→ Texte à lire
--
M. Demonceau. - Je suis étonné, messieurs, que l'honorable M. Mercier, qui défend avec tant d'insistance le système du gouvernement, ait abandonné ce système l'année dernière, car l’année dernière il était parfaitement d'accord avec nous, lorsque nous avons demandé la suppression de la disposition reproduite aujourd'hui par l'honorable ministre des finances actuel. M. Mercier s'est rallié alors à la suppression que nous demandions, et cette suppression fut votée à l'unanimité par la chambre, y compris le ministère.

S'il s'agissait d'établir une règle générale, d'après laquelle les villes ne pourraient élever aucune espèce d'impôt au-delà d'un taux déterminé, je comprendrais la disposition ; mais comment se fait-il que l'on propose une disposition pour le genièvre seulement, tandis qu'on ne le fait pas pour les bières et pour d'autres matières imposables.

Si le gouvernement peut résister sur un point, pourquoi ne pourrait-il pas résister sur d'autre ? Je ne comprends pas un gouvernement qui a dans ses attributions le pouvoir de refuser les modifications que les autorités communales voudraient apporter à leurs octrois et qui demande qu'on lui impose des limites à cet égard. Le gouvernement a aujourd’hui, sous ce rapport, un pouvoir absolu, et il veut qu'on lui impose des bornes ! Mais qu'il use de son pouvoir chaque fois qu'il croira que les villes abusent de leur droit.
--
→ Lignes brutes
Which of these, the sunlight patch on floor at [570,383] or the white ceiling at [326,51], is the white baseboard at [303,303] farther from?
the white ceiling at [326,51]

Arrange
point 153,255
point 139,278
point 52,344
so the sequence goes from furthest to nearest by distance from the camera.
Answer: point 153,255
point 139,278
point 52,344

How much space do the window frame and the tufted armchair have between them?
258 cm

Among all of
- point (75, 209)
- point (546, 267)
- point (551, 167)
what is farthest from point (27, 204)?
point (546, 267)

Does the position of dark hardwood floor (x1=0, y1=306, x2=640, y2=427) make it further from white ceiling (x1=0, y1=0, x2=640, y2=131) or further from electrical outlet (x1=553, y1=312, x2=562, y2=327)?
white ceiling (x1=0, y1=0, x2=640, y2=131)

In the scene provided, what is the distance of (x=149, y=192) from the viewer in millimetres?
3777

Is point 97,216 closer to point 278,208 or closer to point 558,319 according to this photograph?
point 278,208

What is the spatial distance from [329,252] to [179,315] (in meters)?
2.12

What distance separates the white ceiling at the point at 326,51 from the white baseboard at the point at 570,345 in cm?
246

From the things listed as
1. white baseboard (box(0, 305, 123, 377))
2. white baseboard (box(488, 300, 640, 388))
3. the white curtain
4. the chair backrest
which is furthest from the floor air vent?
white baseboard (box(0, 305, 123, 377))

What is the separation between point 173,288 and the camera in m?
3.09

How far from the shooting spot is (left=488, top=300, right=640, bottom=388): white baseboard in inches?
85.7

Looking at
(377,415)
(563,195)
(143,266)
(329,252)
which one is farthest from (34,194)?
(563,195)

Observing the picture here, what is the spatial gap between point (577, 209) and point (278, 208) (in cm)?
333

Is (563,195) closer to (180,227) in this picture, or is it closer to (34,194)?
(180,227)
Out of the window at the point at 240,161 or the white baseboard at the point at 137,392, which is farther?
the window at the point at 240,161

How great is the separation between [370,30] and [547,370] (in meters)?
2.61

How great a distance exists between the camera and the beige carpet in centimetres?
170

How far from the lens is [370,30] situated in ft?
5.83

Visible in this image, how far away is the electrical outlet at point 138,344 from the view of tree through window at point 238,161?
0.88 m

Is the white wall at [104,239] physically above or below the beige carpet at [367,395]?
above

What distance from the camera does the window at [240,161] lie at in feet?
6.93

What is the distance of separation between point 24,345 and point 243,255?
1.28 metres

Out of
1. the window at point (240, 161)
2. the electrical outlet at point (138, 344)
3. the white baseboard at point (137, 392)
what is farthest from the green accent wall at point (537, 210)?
--
→ Objectif de l'exercice
D'après le texte à lire, comment la chambre a-t-elle voté la suppression de la disposition l'année précédente ? Appuyez-vous uniquement sur le texte à lire.

→ Réponse ci-dessous
À l'unanimité, y compris le ministère.